You schedule the cron to run every 5 minutes, but this doesn’t guarantee that each job will run precisely every 5 minutes.
If the queue is full, or if the previous job is still running, the jobs may take a bit longer.
Even if we split the jobs in parallel, the problem is still present.

Let’s picture this with timestamps:

The job starts running exactly at 10:05:00
X Integration runs the job with the values from = 10:00:01 and to = 10:05:01
Between the next run (from 10:05 -> 10:10) another job packed the queue, now is full.
The next job is scheduled at 10:10, but it take some time to finally be processed.
X Integration runs the job, with the values from = 10:05:45 and to = 10:10:45
You can see there’s a time range we’re not covering, from 10:05:02 -> 10:05:44

Let’s discuss a few ideas:

You can technically solve this problem if you sync once per day or every week. But the throughput to get the data of this time range can be considerable. You will not always be able to do this.
A backfilling job that runs a few times per day or so can also solve this problem, partially. It can be pretty annoying to wait a few hours for the complete data to be available.

Solution

A Cursor is a simple object that at minimun, it saves the next attributes:

next_value saves the value that’d be used next time the pipeline runs.
- This ensures that no matter the time the pipeline runs, we will always cover every time range.
(optional) an association to a certain object
- To re-use this you can use a polymoprhic association (Rails)

The Cursor object is used to keep track of the next params to use and updates this value when the job finishes.

Usage

Models:

class Cursor < ApplicationRecord
  belongs_to :slack_integration # or polymorphic if needed
end

class SlackIntegration < ApplicationRecord
  has_one :cursor # or has_many if you have multiple type of objects you need to integrate with
end

Job:

class SyncMessagesJob
  def perform
    SlackIntegration.eager_load(:cursor).all.each do |slack_integration|
      from = integration.cursor.next_value # or use find_or_initialize_by if doesn't exist
      to = Time.zone.now

      messages = integration.get_messages(from: from, to: to)

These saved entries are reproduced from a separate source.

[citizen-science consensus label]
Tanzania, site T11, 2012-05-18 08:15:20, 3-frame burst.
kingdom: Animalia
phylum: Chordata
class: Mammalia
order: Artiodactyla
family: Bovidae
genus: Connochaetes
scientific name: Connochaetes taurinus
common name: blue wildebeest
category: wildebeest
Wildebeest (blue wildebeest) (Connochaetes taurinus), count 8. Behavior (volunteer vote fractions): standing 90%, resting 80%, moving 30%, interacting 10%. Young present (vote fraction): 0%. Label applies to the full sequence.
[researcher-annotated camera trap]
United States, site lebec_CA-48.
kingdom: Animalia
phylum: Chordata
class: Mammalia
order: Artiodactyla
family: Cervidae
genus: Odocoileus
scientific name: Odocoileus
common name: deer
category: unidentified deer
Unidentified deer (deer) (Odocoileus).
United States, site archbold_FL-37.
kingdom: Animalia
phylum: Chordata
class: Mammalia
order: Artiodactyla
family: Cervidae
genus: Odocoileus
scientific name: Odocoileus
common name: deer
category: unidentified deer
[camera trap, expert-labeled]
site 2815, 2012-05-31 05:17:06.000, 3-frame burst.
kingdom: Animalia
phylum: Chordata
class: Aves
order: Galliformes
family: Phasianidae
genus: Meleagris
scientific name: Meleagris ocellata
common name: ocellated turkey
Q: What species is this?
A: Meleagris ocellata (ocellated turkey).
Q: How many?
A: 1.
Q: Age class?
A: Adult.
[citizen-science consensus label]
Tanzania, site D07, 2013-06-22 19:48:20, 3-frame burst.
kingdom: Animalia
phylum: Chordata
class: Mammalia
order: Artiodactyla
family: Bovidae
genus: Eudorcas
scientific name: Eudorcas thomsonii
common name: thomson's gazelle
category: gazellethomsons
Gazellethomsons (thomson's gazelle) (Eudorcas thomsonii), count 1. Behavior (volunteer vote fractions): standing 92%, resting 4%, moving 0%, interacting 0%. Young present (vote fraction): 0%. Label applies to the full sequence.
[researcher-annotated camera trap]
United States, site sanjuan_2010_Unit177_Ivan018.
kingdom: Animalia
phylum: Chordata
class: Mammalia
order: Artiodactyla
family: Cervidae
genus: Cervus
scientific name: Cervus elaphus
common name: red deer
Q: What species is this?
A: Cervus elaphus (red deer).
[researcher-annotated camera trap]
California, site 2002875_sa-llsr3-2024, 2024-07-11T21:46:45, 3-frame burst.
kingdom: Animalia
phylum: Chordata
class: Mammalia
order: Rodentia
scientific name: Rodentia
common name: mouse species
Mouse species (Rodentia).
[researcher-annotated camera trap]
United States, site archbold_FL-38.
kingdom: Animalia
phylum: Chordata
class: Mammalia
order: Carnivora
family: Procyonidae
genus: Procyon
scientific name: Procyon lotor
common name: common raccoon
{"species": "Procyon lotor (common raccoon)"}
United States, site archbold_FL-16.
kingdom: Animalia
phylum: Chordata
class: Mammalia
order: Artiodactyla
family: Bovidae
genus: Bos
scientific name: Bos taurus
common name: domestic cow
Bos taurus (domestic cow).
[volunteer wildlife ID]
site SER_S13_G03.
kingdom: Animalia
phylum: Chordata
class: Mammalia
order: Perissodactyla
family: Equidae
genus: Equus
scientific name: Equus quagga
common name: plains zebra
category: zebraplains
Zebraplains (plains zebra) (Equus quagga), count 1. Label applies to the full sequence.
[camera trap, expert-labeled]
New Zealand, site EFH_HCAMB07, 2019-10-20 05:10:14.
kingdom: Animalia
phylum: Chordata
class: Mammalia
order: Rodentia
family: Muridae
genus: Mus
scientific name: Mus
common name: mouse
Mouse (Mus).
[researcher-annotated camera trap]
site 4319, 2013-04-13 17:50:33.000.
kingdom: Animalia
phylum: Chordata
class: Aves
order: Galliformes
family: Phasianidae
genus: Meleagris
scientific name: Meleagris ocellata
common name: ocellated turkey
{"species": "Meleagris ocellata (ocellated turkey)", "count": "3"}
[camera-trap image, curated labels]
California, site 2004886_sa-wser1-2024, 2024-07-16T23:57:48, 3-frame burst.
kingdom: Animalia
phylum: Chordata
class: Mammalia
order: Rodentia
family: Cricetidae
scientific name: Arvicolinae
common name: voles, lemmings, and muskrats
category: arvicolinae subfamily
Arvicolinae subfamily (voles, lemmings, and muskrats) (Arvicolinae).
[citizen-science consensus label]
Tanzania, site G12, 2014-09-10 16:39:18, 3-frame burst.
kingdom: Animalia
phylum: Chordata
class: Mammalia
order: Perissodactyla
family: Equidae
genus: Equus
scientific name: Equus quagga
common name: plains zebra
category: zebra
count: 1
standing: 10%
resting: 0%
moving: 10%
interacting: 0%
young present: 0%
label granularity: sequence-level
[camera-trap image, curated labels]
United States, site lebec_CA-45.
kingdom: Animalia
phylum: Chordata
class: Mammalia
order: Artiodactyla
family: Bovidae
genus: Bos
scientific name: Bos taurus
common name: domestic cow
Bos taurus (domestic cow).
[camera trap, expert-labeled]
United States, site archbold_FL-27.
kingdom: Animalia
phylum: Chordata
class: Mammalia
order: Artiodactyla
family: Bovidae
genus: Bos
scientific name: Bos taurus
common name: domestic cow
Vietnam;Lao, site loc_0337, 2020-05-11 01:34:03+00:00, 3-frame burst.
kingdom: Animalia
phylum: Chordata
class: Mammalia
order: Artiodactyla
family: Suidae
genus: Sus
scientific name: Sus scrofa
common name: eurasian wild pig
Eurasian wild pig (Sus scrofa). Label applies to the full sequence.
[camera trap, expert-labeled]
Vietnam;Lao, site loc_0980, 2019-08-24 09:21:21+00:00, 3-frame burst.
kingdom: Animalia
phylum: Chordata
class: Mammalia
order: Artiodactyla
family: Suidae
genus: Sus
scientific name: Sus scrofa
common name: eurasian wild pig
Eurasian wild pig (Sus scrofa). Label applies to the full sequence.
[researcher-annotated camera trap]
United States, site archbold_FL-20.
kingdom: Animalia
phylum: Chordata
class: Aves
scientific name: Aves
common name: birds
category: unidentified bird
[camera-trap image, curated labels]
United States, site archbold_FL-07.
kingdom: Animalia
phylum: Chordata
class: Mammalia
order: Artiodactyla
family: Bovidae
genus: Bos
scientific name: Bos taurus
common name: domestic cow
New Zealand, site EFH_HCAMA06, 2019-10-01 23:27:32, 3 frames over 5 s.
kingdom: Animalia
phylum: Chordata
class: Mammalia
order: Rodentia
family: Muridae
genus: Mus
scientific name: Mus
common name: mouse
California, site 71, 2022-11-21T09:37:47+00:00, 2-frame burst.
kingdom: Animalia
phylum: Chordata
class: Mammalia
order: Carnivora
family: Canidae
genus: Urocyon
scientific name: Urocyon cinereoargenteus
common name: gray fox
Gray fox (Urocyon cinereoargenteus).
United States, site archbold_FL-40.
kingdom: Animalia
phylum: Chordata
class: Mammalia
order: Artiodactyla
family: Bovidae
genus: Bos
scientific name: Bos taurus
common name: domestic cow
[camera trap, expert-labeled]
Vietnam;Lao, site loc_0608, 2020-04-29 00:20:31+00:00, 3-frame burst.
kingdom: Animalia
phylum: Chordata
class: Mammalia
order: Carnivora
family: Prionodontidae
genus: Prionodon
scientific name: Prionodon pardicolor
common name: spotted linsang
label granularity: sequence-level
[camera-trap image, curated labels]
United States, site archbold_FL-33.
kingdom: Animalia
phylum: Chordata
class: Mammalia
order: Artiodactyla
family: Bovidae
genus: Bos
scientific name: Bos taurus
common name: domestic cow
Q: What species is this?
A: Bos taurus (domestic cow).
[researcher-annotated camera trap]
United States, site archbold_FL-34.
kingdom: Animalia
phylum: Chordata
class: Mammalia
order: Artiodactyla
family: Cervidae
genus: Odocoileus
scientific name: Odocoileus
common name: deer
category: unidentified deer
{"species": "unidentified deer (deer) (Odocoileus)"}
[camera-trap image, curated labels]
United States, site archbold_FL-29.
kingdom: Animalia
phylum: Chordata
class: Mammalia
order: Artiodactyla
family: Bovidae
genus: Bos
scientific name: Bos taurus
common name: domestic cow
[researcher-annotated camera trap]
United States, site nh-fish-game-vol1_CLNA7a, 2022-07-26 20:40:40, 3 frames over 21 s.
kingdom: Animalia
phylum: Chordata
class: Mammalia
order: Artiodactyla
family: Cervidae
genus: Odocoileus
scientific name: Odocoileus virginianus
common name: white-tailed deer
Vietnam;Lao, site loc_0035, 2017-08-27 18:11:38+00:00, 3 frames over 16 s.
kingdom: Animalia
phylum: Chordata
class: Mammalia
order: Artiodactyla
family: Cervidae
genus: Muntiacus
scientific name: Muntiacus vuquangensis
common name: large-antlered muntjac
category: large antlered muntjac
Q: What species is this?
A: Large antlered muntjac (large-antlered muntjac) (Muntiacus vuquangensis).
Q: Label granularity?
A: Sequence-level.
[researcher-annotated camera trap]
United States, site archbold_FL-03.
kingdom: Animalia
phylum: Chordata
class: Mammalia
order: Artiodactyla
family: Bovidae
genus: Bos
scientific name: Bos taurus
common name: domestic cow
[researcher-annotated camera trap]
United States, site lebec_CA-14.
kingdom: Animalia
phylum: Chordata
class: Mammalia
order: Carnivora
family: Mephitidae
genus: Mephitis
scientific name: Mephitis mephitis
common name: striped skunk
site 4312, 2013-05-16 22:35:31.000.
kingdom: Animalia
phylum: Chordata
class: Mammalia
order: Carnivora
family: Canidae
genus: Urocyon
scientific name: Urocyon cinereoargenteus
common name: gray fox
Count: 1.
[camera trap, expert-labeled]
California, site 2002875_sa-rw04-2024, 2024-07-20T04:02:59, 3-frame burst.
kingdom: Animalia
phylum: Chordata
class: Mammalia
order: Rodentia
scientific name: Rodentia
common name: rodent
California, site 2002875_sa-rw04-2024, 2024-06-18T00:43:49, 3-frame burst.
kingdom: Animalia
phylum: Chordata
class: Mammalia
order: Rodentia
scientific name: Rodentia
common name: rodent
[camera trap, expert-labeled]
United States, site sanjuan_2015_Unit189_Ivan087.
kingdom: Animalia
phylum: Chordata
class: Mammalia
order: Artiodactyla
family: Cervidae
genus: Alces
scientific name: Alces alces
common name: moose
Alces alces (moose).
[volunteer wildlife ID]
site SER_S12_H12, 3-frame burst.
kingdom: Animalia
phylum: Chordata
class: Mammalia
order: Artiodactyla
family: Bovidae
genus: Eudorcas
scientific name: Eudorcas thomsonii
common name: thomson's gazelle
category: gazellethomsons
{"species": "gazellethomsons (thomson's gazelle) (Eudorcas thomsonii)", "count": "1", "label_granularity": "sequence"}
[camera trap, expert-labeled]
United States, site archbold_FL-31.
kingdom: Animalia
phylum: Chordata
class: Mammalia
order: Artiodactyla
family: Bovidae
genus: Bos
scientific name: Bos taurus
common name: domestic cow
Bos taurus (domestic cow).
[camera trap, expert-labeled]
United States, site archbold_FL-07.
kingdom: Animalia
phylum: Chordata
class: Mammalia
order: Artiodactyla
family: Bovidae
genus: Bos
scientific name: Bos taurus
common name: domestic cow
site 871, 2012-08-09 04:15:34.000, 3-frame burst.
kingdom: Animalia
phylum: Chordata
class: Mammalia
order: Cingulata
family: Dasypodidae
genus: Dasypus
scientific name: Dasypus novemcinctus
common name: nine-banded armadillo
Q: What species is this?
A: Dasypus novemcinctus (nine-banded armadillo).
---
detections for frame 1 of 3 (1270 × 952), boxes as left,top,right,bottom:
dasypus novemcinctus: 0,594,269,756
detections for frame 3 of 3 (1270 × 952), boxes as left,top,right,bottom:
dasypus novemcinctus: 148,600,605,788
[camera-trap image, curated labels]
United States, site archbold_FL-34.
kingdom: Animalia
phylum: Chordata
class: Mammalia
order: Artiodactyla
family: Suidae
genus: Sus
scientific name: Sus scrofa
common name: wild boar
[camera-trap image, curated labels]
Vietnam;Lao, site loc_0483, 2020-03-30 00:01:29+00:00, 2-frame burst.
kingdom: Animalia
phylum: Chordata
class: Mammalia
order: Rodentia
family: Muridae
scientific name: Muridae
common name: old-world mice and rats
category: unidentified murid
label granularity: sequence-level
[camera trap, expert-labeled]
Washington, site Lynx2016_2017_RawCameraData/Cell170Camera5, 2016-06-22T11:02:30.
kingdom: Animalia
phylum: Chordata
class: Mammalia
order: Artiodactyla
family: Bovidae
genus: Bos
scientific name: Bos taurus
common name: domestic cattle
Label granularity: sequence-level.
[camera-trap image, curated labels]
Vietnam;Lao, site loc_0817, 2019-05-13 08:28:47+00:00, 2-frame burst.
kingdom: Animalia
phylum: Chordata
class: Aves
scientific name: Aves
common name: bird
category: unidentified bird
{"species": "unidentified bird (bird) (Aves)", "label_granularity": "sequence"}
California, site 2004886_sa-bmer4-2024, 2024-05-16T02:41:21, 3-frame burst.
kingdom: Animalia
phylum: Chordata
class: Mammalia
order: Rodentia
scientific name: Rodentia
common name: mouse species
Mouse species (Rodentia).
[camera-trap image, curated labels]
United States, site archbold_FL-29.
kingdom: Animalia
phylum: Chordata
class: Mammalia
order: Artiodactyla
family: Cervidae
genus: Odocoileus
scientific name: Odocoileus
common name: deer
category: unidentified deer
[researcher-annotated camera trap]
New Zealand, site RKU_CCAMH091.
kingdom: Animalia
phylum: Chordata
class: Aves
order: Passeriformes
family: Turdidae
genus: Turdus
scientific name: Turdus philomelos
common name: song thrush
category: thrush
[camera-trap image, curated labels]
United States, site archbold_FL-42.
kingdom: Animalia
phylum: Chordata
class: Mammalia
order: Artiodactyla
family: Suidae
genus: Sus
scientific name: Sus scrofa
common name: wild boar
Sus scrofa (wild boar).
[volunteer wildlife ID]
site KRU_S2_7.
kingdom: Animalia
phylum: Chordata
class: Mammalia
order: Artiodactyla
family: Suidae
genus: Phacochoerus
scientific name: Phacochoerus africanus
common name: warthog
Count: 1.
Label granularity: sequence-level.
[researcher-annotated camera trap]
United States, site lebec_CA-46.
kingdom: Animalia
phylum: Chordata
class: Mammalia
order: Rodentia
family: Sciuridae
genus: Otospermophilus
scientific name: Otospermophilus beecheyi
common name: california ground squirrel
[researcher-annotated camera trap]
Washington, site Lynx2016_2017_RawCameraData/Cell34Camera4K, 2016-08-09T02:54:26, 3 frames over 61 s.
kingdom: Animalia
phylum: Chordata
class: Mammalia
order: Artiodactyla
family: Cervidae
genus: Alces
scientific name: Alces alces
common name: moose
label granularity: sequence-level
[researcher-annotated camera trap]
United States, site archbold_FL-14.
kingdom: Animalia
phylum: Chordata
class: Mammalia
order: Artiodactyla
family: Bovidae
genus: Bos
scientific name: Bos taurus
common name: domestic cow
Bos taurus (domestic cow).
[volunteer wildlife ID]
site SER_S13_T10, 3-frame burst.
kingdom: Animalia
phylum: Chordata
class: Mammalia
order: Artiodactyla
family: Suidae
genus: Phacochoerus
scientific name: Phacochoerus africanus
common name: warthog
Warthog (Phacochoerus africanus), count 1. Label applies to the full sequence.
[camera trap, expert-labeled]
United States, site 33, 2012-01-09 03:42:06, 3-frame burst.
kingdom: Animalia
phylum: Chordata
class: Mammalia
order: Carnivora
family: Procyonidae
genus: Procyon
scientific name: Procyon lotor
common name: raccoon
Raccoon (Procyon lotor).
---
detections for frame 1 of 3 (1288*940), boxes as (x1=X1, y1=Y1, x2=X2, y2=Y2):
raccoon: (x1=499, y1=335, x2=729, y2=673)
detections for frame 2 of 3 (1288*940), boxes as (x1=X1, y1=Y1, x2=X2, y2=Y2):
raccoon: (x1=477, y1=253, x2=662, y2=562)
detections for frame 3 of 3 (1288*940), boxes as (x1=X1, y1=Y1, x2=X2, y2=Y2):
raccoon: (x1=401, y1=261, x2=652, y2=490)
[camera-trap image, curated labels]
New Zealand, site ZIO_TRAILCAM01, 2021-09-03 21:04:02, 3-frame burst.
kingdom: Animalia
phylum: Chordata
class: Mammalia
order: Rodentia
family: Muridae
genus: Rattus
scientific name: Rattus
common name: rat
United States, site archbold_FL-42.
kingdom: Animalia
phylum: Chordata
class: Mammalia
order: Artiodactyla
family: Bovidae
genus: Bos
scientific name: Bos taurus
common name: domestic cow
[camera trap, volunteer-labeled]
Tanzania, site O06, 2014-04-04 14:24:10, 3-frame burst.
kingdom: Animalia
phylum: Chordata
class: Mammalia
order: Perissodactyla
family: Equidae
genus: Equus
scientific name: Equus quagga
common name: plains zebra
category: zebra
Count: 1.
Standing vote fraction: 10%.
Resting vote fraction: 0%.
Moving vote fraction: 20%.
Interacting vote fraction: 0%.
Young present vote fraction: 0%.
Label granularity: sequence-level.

      Messages.upsert(messages)

      integration.cursor.update(next_value: to)
      # NOTE: the cursor is updated after the upsert. If by some reason, the cursor can't be
      #       updated, we will not loose data, as at worst the upsert will be executed again.
      #       Otherwise (updating before the upsert) we can lose data if the upsert fails.
    end
  end
end

Let’s picture the previous example:

The job starts running exactly at 10:05:00
X Integration runs the job, the cursor.next_value is 10:00:02 we use this as from. Now is the same as the previous example, to = 10:05:01
Between the next run (from 10:05 -> 10:10) another job packed the queue, now is full.
The next job is scheduled at 10:10, but it take some time to finally be processed.
X Integration runs the job, the cursor.next_value is 10:05:01 we use this as from and to = 10:10:45
This time (because we save the previous value as next_value) we don’t loose data, as the time range is always covered.

Cons:

If by some reason the Cursor can’t be updated, the next time this runs the time range will be bigger.
Now on each job we need to make one more update statement, causing more stress to the db.
- Although as long as the model is simple it shouldn’t be a big problem vs downsides of the previous approach.